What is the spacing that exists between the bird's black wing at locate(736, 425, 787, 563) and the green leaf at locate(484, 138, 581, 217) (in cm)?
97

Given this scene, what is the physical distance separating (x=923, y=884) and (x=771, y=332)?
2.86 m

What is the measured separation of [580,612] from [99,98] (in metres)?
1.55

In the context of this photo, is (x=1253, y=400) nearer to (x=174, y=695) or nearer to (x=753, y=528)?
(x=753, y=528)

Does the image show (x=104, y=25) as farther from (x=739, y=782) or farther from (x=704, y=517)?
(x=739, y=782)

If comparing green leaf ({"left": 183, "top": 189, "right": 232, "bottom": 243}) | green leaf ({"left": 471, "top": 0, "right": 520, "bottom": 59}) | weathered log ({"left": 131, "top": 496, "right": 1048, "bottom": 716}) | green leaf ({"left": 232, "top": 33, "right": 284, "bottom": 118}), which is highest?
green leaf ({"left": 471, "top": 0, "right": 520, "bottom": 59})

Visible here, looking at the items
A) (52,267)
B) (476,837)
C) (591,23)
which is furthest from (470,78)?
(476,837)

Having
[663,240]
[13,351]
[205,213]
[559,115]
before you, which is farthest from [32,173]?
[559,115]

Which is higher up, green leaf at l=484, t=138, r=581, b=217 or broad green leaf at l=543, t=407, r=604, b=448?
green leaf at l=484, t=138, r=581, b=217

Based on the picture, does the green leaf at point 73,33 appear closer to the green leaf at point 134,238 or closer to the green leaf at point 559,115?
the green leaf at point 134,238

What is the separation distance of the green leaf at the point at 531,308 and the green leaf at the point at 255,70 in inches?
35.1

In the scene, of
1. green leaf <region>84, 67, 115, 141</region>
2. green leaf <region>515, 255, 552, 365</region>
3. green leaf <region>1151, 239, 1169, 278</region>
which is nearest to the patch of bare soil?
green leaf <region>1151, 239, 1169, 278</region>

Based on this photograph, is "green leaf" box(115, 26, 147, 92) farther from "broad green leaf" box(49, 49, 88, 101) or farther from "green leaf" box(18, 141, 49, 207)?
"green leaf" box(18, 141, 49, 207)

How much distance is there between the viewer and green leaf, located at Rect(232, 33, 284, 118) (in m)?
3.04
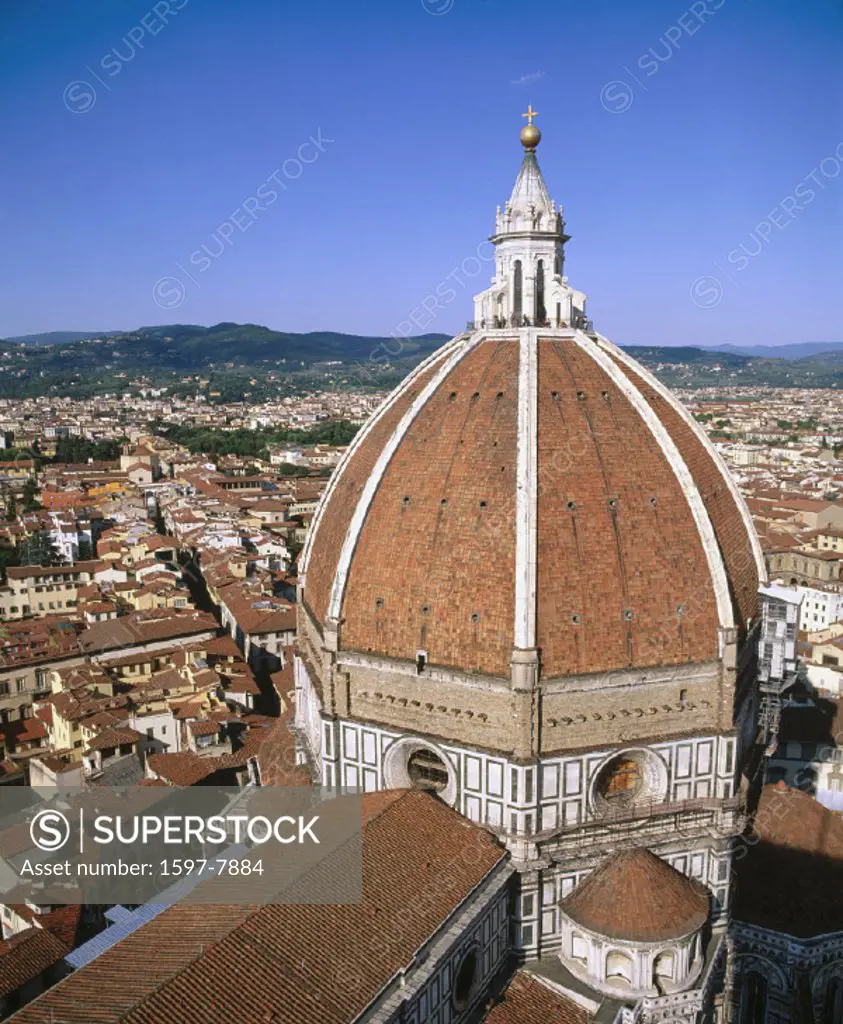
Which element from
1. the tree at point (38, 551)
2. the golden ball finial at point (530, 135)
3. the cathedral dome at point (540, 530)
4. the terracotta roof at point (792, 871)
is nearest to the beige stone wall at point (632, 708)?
the cathedral dome at point (540, 530)

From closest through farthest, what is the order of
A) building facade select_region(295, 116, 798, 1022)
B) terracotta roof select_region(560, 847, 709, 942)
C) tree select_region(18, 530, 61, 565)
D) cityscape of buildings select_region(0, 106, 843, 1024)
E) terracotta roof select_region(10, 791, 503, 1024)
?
terracotta roof select_region(10, 791, 503, 1024)
cityscape of buildings select_region(0, 106, 843, 1024)
terracotta roof select_region(560, 847, 709, 942)
building facade select_region(295, 116, 798, 1022)
tree select_region(18, 530, 61, 565)

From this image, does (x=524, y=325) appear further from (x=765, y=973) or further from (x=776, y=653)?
(x=765, y=973)

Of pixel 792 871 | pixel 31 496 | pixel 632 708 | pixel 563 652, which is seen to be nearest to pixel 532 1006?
pixel 632 708

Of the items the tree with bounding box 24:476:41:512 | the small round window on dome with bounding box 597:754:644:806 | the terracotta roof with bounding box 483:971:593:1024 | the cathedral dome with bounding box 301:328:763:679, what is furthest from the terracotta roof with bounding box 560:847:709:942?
the tree with bounding box 24:476:41:512

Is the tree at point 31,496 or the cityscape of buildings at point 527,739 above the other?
the cityscape of buildings at point 527,739

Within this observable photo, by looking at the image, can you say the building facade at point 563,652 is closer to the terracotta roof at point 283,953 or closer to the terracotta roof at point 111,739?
the terracotta roof at point 283,953

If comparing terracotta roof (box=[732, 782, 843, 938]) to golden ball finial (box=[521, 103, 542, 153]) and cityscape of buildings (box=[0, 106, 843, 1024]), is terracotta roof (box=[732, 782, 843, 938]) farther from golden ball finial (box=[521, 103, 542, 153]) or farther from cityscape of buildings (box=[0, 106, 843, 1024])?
golden ball finial (box=[521, 103, 542, 153])

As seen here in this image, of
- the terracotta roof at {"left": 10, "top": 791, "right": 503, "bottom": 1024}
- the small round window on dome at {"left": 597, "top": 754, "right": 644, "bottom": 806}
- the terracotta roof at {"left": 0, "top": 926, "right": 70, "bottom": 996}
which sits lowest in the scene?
the terracotta roof at {"left": 0, "top": 926, "right": 70, "bottom": 996}
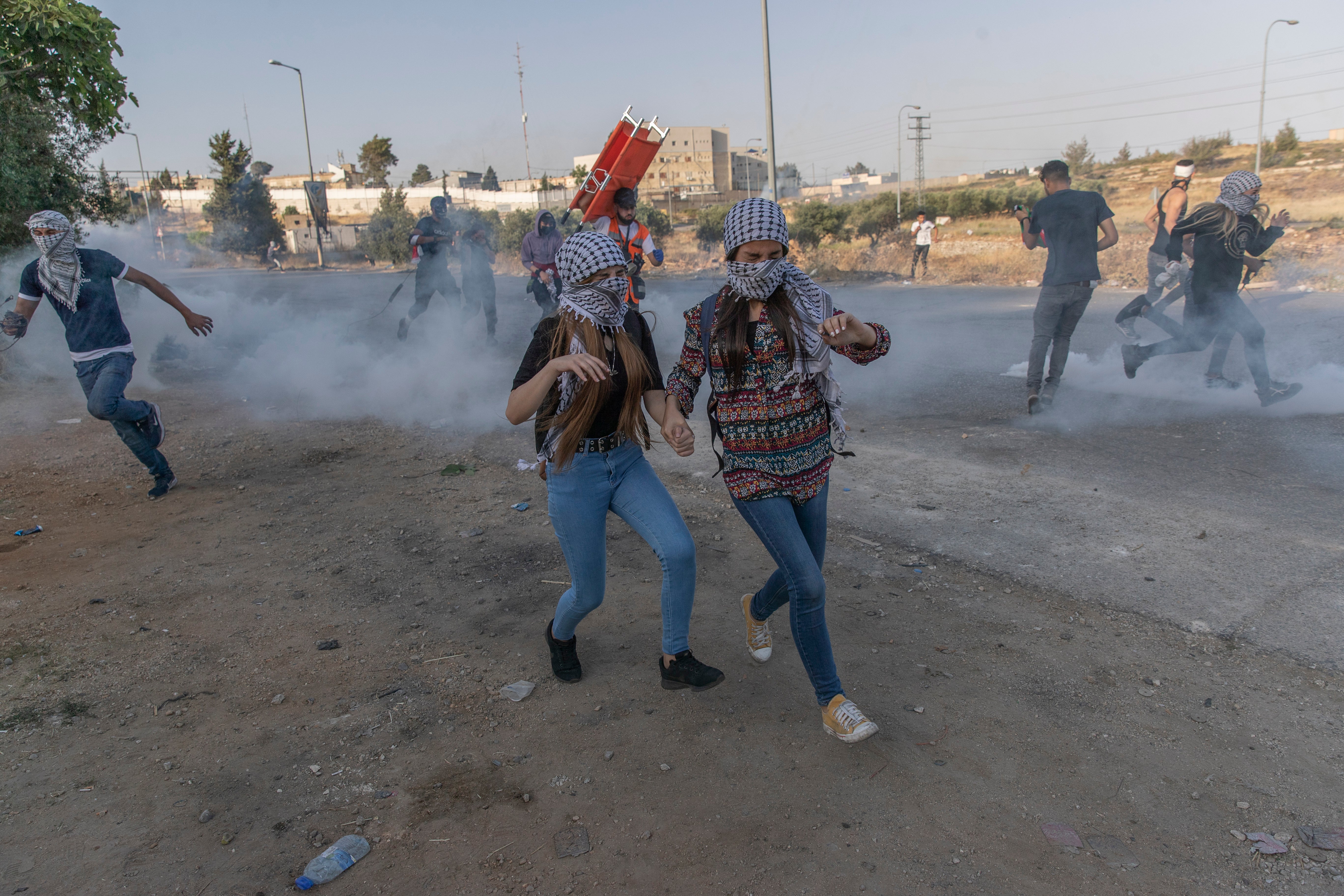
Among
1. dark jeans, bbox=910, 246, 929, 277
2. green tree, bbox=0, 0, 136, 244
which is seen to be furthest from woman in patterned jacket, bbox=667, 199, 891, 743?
dark jeans, bbox=910, 246, 929, 277

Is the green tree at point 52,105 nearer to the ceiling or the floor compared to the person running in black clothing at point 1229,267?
nearer to the ceiling

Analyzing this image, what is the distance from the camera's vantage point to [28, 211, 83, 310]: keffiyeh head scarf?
16.9 ft

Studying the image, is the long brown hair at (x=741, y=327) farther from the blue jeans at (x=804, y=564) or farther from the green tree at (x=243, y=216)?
the green tree at (x=243, y=216)

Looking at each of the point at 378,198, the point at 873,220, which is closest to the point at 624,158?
the point at 873,220

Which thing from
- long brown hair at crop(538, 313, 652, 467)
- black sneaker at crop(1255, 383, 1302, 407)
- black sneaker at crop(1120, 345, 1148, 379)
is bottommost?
black sneaker at crop(1255, 383, 1302, 407)

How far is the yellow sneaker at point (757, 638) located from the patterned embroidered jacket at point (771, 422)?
2.47ft

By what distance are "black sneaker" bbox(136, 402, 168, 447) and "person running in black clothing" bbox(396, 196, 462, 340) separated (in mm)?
4910

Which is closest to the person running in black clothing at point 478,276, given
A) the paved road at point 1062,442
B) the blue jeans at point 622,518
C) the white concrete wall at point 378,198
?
the paved road at point 1062,442

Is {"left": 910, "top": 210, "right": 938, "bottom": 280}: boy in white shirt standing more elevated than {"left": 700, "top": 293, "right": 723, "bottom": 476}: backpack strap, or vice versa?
{"left": 910, "top": 210, "right": 938, "bottom": 280}: boy in white shirt standing

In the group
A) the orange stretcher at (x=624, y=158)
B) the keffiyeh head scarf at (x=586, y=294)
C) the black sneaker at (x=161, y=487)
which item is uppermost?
the orange stretcher at (x=624, y=158)

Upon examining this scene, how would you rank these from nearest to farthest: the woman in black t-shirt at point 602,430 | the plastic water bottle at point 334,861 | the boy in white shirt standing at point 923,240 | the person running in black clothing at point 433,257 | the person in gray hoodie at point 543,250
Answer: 1. the plastic water bottle at point 334,861
2. the woman in black t-shirt at point 602,430
3. the person in gray hoodie at point 543,250
4. the person running in black clothing at point 433,257
5. the boy in white shirt standing at point 923,240

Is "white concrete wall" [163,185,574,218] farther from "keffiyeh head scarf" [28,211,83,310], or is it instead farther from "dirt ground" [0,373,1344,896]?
"dirt ground" [0,373,1344,896]

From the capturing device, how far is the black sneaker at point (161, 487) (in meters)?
5.62

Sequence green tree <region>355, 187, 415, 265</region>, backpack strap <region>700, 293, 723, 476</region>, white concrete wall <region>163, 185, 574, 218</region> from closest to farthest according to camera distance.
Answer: backpack strap <region>700, 293, 723, 476</region> → green tree <region>355, 187, 415, 265</region> → white concrete wall <region>163, 185, 574, 218</region>
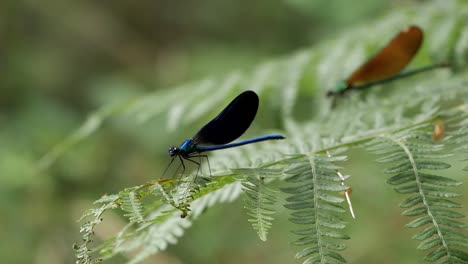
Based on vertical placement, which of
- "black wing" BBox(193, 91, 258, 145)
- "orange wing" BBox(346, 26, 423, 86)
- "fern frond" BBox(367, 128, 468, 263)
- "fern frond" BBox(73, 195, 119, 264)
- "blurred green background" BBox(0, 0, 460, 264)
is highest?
"blurred green background" BBox(0, 0, 460, 264)

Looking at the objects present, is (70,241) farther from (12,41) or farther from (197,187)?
(12,41)

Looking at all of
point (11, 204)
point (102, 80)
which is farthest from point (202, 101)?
point (102, 80)

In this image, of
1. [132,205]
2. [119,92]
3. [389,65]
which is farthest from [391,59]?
[119,92]

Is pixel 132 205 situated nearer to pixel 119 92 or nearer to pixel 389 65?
pixel 389 65

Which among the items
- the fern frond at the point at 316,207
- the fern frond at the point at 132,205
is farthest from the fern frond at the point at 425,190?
the fern frond at the point at 132,205

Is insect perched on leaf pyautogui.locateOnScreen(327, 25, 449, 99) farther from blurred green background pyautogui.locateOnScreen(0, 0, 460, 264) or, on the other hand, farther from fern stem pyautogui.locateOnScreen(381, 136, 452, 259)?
blurred green background pyautogui.locateOnScreen(0, 0, 460, 264)

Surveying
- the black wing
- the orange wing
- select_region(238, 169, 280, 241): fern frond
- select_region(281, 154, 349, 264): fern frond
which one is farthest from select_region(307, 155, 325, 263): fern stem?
the orange wing

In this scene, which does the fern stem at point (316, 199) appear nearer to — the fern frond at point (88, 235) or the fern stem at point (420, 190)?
the fern stem at point (420, 190)
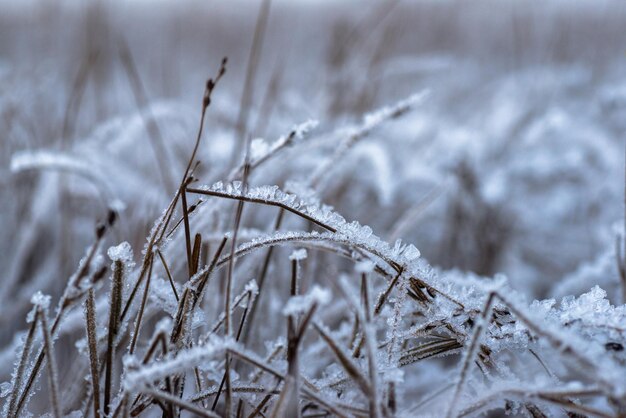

════════════════════

▶ [WRITTEN PROBLEM] Gather every line of the material above that contains the word "sneaker", and copy each one unchanged.

▶ [FULL SOLUTION]
- black sneaker at crop(1255, 383, 1302, 407)
- black sneaker at crop(1120, 345, 1148, 379)
black sneaker at crop(1255, 383, 1302, 407)
How far is the yellow sneaker at point (757, 638) located from the patterned embroidered jacket at point (771, 422)?
By what distance are "black sneaker" bbox(136, 402, 168, 447) and "person running in black clothing" bbox(396, 196, 462, 340) separated (in mm)?
C) the black sneaker at (x=161, y=487)
From the capturing device, how far is the black sneaker at point (161, 487) (in meters)?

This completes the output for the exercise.